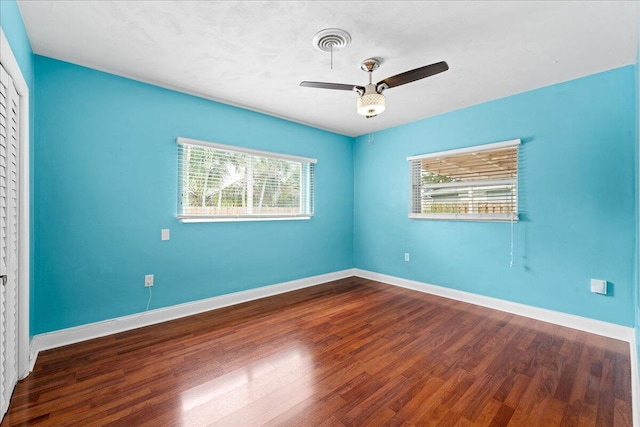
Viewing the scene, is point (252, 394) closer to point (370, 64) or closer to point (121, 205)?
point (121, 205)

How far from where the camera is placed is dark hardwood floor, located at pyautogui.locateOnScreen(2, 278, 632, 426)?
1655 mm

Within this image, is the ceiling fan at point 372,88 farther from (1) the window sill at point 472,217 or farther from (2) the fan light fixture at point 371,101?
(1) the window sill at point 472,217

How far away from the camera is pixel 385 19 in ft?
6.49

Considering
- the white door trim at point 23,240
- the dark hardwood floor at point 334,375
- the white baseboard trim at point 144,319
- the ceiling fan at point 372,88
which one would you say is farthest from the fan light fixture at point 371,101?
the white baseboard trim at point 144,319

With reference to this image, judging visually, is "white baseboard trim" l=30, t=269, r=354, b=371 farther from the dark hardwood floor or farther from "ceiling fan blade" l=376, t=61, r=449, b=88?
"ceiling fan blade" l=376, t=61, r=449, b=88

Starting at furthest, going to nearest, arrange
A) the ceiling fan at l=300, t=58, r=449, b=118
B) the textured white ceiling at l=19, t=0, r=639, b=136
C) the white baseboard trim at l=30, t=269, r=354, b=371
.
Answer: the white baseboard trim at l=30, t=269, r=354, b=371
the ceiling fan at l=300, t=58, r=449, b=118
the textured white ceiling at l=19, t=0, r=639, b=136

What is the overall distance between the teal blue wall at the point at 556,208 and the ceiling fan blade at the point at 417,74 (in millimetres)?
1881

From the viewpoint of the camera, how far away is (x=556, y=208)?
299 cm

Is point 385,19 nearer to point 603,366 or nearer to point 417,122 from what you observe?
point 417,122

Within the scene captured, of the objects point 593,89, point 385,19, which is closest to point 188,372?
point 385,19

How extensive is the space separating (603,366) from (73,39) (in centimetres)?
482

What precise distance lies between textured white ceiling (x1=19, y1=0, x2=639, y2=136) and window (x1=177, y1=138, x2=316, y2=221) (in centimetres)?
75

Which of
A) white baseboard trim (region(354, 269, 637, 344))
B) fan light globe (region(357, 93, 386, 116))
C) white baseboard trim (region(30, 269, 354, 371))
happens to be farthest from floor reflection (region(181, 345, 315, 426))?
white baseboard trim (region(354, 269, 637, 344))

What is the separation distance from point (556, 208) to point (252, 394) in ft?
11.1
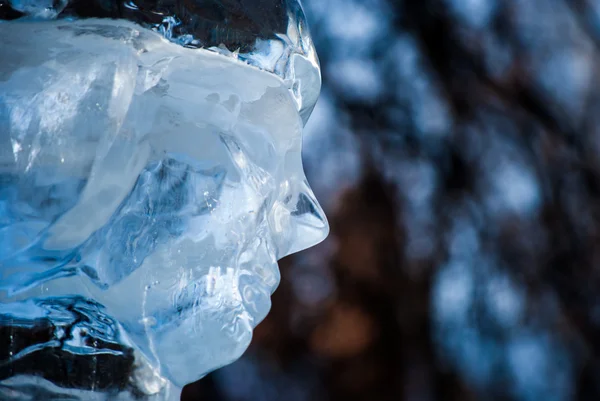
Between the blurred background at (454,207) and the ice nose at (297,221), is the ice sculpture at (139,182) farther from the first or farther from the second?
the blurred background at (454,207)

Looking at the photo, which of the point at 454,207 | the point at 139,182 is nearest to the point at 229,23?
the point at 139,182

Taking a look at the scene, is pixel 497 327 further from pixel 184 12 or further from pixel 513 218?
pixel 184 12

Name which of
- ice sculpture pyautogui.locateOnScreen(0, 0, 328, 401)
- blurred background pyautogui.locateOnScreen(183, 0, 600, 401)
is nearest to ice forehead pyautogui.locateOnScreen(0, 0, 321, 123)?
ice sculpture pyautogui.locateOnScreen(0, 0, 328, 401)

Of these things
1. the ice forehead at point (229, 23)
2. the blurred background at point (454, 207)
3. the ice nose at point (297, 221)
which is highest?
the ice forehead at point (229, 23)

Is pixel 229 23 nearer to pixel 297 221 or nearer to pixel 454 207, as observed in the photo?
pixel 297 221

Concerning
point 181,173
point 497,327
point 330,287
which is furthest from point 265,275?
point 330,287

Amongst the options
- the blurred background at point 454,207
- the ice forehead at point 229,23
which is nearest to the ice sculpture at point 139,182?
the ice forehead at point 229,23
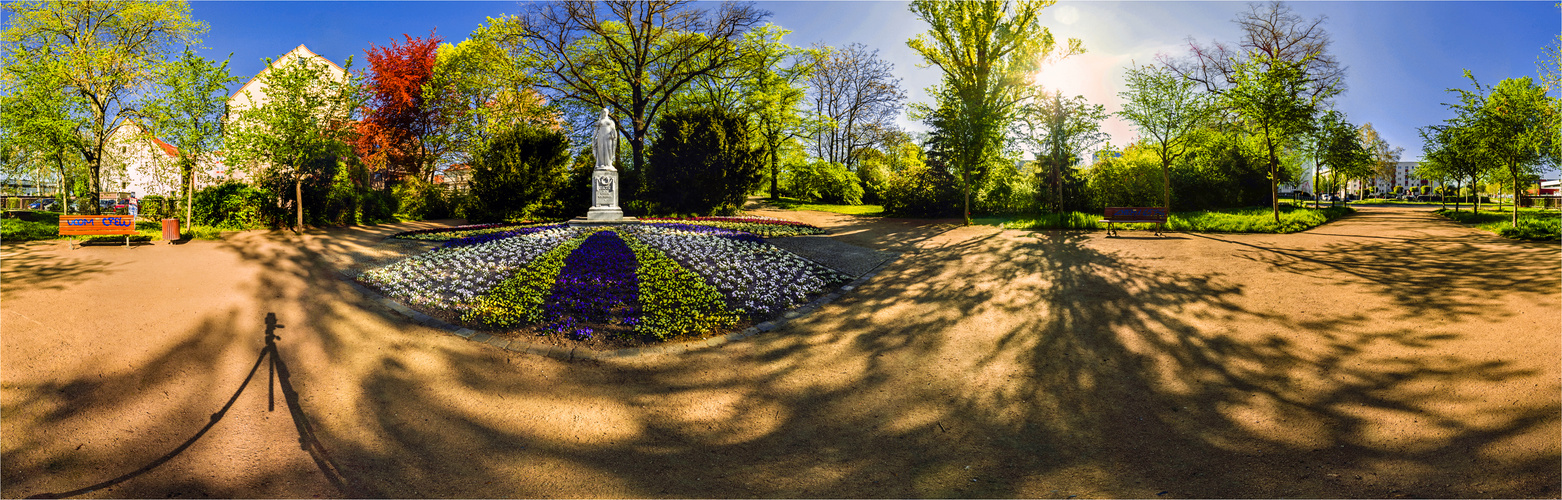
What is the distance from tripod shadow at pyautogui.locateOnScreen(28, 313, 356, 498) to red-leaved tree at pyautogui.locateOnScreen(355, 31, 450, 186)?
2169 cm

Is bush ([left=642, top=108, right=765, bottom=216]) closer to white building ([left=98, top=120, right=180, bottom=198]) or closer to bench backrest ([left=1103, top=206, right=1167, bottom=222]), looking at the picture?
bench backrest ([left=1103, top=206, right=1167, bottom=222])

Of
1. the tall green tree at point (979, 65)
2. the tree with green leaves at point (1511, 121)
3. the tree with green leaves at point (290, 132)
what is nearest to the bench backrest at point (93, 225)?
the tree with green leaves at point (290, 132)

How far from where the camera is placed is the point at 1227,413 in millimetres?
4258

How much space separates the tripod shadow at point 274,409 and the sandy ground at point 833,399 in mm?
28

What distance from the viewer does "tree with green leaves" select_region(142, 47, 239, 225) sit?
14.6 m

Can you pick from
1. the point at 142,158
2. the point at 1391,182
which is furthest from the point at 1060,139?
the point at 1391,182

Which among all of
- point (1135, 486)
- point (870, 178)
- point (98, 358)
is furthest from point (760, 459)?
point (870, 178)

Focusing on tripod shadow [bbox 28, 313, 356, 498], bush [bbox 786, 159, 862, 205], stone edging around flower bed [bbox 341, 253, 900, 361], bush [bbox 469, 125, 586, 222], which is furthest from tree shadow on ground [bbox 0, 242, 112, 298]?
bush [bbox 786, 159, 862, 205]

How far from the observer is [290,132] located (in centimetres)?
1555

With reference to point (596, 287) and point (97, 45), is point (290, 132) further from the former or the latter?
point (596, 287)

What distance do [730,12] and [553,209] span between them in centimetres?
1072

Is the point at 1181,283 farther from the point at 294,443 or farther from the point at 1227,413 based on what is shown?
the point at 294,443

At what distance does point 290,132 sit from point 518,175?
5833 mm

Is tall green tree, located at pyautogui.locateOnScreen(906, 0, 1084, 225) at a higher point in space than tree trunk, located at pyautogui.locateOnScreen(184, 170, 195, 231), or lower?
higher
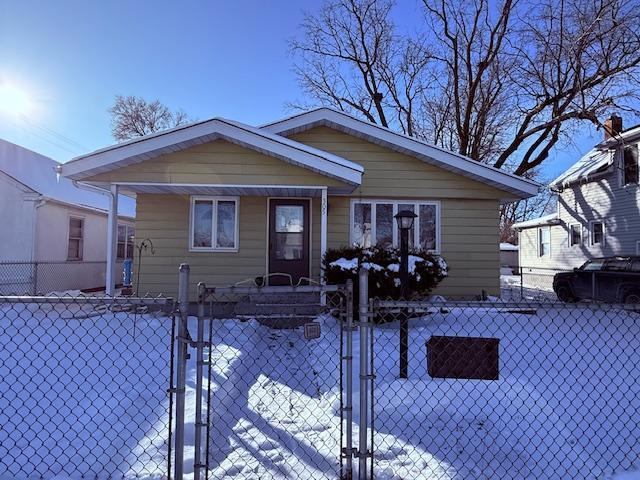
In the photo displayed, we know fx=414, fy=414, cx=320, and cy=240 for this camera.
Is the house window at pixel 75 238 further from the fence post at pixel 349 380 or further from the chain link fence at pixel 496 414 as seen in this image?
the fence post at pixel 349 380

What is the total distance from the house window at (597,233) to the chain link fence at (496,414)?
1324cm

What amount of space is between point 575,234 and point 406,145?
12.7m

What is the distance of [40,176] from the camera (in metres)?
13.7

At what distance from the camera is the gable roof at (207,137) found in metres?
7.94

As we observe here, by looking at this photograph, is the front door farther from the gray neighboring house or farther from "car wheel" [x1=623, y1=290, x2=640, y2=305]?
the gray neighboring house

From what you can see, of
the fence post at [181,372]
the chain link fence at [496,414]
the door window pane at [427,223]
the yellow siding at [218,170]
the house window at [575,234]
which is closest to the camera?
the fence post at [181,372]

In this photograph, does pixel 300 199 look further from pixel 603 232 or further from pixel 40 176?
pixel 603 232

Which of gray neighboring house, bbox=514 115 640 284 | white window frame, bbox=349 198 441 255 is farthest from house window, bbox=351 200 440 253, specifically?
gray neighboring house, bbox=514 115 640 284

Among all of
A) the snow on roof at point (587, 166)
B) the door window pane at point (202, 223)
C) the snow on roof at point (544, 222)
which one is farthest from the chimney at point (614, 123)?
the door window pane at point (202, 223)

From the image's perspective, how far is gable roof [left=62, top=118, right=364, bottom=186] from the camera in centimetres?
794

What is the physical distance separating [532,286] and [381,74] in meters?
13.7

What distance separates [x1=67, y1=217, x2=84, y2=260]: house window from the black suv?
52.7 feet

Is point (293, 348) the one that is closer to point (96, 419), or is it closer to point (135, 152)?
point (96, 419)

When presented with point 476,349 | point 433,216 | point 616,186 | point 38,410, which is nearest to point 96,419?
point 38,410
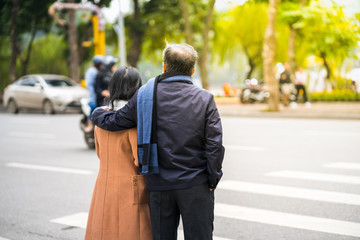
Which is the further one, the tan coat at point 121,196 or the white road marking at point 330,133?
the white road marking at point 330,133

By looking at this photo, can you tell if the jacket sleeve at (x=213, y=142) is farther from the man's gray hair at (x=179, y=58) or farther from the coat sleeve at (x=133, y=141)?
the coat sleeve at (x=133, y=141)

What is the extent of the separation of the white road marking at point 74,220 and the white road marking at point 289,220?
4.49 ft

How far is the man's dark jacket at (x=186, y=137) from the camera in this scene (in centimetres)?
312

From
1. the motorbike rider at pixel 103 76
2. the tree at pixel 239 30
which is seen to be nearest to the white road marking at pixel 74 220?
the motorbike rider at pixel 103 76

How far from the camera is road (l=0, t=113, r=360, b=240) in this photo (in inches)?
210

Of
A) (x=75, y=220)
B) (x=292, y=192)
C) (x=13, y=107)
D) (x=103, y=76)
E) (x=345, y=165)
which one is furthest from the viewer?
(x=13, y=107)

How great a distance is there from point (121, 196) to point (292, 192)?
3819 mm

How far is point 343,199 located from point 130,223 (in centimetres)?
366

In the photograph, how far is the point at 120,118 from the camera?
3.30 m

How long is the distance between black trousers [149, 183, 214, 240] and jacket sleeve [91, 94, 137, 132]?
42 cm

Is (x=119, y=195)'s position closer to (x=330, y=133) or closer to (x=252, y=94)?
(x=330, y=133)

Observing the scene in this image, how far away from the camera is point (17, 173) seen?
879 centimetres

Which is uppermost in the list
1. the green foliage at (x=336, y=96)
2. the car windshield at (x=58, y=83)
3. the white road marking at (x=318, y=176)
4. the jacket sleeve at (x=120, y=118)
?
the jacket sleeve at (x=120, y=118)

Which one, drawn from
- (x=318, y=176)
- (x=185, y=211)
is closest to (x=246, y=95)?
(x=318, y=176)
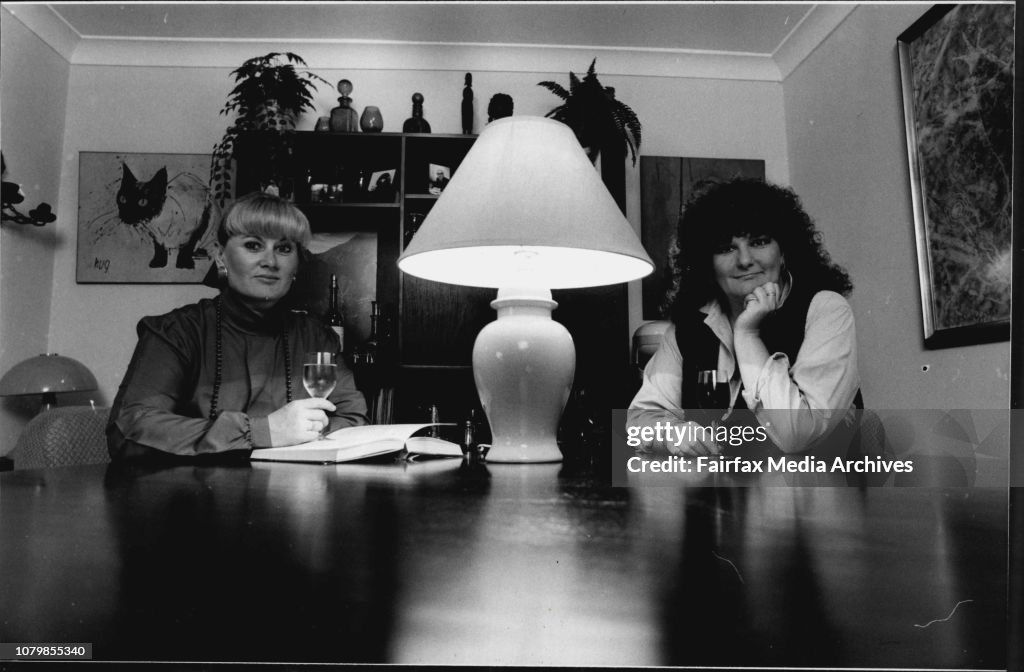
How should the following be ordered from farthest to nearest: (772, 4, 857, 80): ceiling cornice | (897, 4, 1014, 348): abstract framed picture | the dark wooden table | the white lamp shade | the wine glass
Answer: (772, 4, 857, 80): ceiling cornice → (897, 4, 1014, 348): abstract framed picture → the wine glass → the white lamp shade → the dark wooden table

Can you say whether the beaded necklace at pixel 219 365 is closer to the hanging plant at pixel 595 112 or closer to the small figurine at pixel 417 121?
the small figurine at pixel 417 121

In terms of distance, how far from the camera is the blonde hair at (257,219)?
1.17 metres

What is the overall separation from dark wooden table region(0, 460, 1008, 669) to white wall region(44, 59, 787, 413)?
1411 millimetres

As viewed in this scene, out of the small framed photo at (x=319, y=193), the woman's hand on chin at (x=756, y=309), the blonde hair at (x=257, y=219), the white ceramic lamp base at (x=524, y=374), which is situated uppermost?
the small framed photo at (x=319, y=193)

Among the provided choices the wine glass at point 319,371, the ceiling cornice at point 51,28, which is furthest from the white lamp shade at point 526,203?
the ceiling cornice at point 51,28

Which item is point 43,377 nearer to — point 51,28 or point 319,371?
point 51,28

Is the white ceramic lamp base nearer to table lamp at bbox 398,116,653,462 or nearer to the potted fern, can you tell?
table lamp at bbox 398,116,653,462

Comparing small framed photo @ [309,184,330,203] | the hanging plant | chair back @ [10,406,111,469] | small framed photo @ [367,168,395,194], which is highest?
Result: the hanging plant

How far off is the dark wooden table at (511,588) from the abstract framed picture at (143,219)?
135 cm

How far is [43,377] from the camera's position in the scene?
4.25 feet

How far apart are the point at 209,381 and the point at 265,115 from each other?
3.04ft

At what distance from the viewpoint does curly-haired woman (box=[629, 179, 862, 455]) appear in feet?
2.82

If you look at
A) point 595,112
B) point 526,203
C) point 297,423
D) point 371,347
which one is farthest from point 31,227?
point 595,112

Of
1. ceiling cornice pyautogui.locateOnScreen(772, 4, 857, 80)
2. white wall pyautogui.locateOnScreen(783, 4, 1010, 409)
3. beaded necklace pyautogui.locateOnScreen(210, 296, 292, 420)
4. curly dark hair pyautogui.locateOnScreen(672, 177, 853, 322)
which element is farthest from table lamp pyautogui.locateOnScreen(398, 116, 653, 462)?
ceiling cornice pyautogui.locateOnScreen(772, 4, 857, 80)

--------------------------------

YOUR INSTRUCTIONS - Repeat the data word for word, beginning at the line that contains "What is the extent" and stopping after the line that contains "879 centimetres".

FULL SOLUTION -
What is the extent of the separation of the white road marking at point 74,220 and the white road marking at point 289,220?
4.49 ft

How far is the man's dark jacket at (x=186, y=137) from the camera in this scene (in centimetres)?
312

From
1. the motorbike rider at pixel 103 76
2. the tree at pixel 239 30
which is seen to be nearest to the white road marking at pixel 74 220?
the motorbike rider at pixel 103 76

How far from the camera is road (l=0, t=113, r=360, b=240) in this photo (in inches)?
210

Of
A) (x=75, y=220)
B) (x=292, y=192)
C) (x=13, y=107)
D) (x=103, y=76)
E) (x=345, y=165)
which one is furthest from the viewer?
(x=13, y=107)

How great a distance is there from point (121, 196) to point (292, 192)?
3819 mm

How far is point 343,199 located from point 130,223 (in centimetres)?
366

In the photograph, how far is the point at 120,118 from the camera?
3.30 m

How long is the distance between black trousers [149, 183, 214, 240] and jacket sleeve [91, 94, 137, 132]?
42 cm

Is (x=119, y=195)'s position closer to (x=330, y=133) or closer to (x=252, y=94)?
(x=330, y=133)

Observing the scene in this image, how far away from the camera is point (17, 173) seen?
879 centimetres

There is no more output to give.